Firman Jaime Castro (exministro, ex alcalde de Bogotá) Carlos Lleras de la Fuente, Hernando Yepes Arcila (ex constituyente, exministro), Carlos Esteban Jaramillo y Jesús Vallejo Mejía (ex magistrado Corte Suprema), María Claudia Rojas ex presidente del Concejo del Estado), Rubén Darío Lizarralde (ex ministro), Jorge Bustamante (ex director del Dane), Pedro Medellín, Virginia Garcés, Oscar Ortiz González, Lorena Garnica, Andrés Vernaza, Carlos Hugo Ramirez, Paola Tamayo, María Paula Robayo.

Las razones

“El imperio del Estado de Derecho y el objetivo trascendental de mantener a cada autoridad en su órbita propia, exige que quienes integran la Corte Constitucional estén en capacidad de garantizar al país su independencia de los poderes políticamente activos y su imparcialidad como máximo órgano de control del ordenamiento superior, encargado, además, de mantener la producción normativa en su marco constitucional de la manera más estricta.

No puede esperarse que la Corte asuma su tarea y realice los valores y principios que le están encomendados si el reclutamiento de sus miembros se realiza en el círculo íntimo del poder que está llamada a vigilar, llevando a él personas subordinadas al Ejecutivo por vínculos de dependencia y de gratitud frente a quien los honró con su confianza y gratificó con sus mercedes y, menos aún, si contribuyeron a la construcción de las políticas del gobierno y a su traducción en normas, cuya validez les correspondería juzgar inmediatamente después de su eventual elección.

Qué seguridad puede tener el país en las decisiones que tome una Corte integrada, así sea parcialmente, por Magistrados que deben evaluar la juridicidad de normas cuya emisión recomendaron y cuya elaboración misma es fruto de su aporte profesional?

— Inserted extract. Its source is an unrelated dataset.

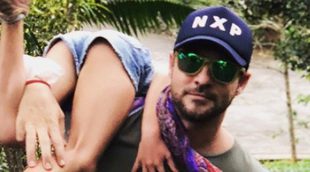 David Bisbal, todo un padrazo con su hija Ella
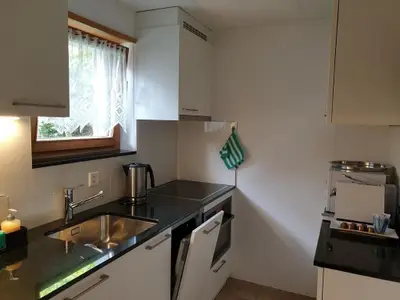Küche Ansicht 1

La inconveniencia de que el Poder Ejecutivo coopte la Corte y la radical perversidad de ese propósito cuando se lo considera a la luz de los principios y valores que inspiran el ordenamiento, son bien conocidas por los colombianos y no constituyen hoy una conceptualización teórica sino experiencia vivida. No podemos dejar de recordar fenómenos de reciente ocurrencia derivados de la práctica de reclutar Magistrados para la Corte Constitucional con manifiesto descuido o con la intención de premiar lealtades o promoverlas para el inmediato futuro.

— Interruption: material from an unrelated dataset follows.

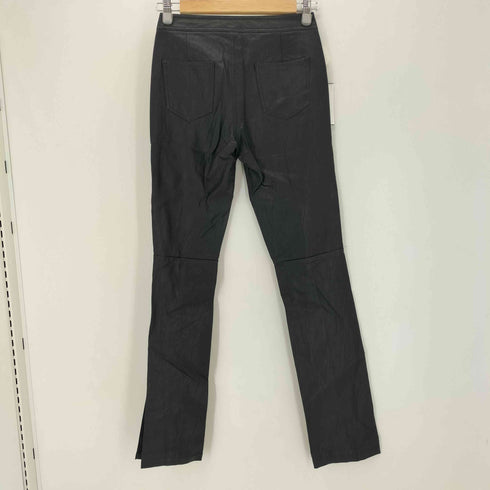 nodress ノードレス フェイクレザー スキニーパンツ Y2K レディース S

Por razones de ética pública, ajenas en todos los casos al deseo de agradar al Poder, los Magistrados no pueden ni deben pronunciarse sobre textos normativos en cuya concepción, estructuración o promoción hayan participado a uno u otro título. Infortunadamente las reglas vigentes sobre recusación e impedimentos no logran cubrir situaciones cuya nocividad no debe repetirse. De ahí la necesidad de afrontar el problema desde los que pueden ser sus orígenes.

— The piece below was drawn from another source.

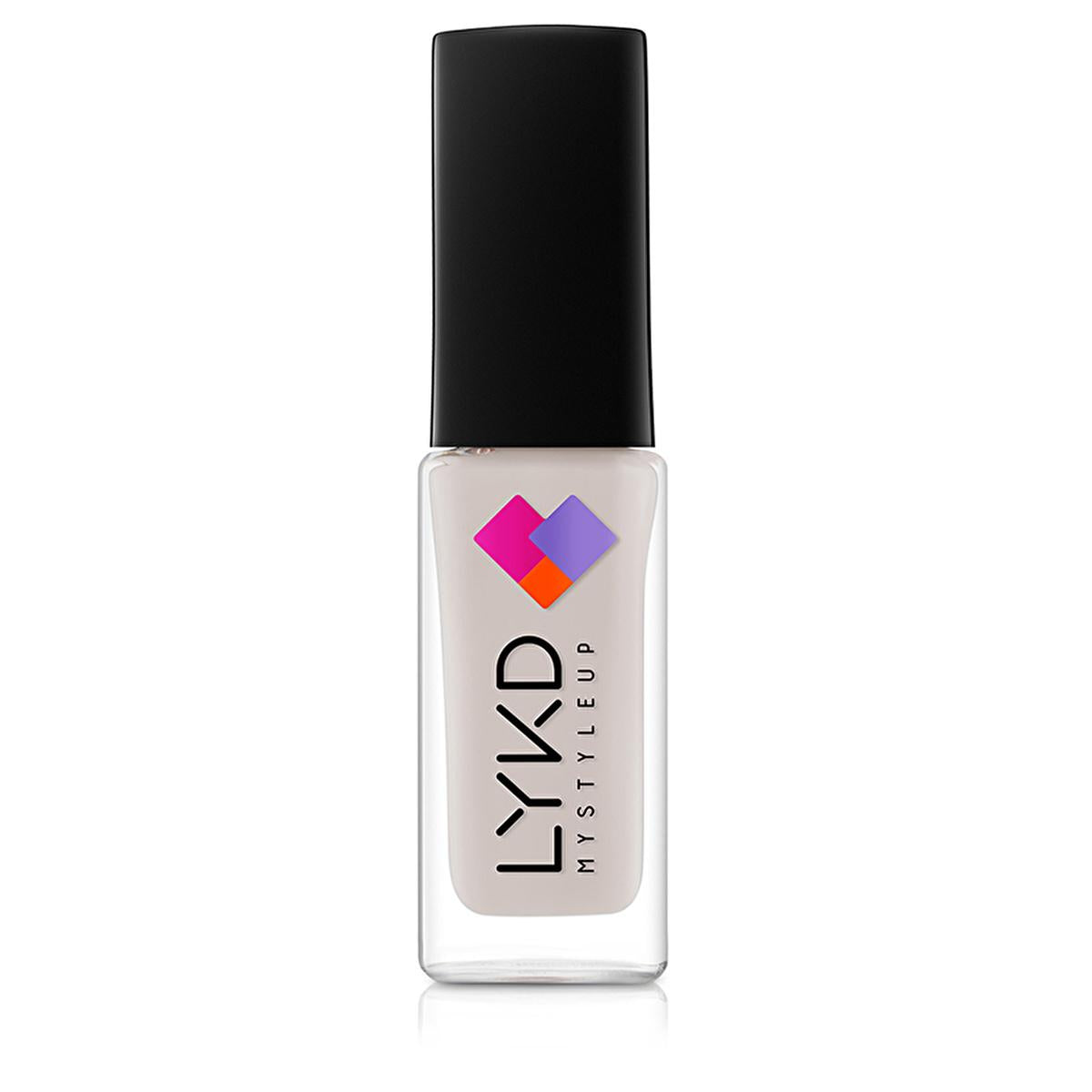 LYKD Nail Polish 148 Gravel - Long-Lasting, Easy Application Cosmetic Nail Care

Nuestras apreciaciones no constituyen pronunciamiento sobre las calidades personales o profesionales de los candidatos presentados que, en la medida en que existan, se convierten en coartadas para una postulación y una elección políticamente incorrectas y jurídicamente tramposas, porque atentan en el inmediato futuro contra la validez y vigencia de nuestra institucionalidad democrática y amenazan de manera preocupante la autonomía e independencia del tribunal que debe garantizar la integridad y supremacía de la Constitución”.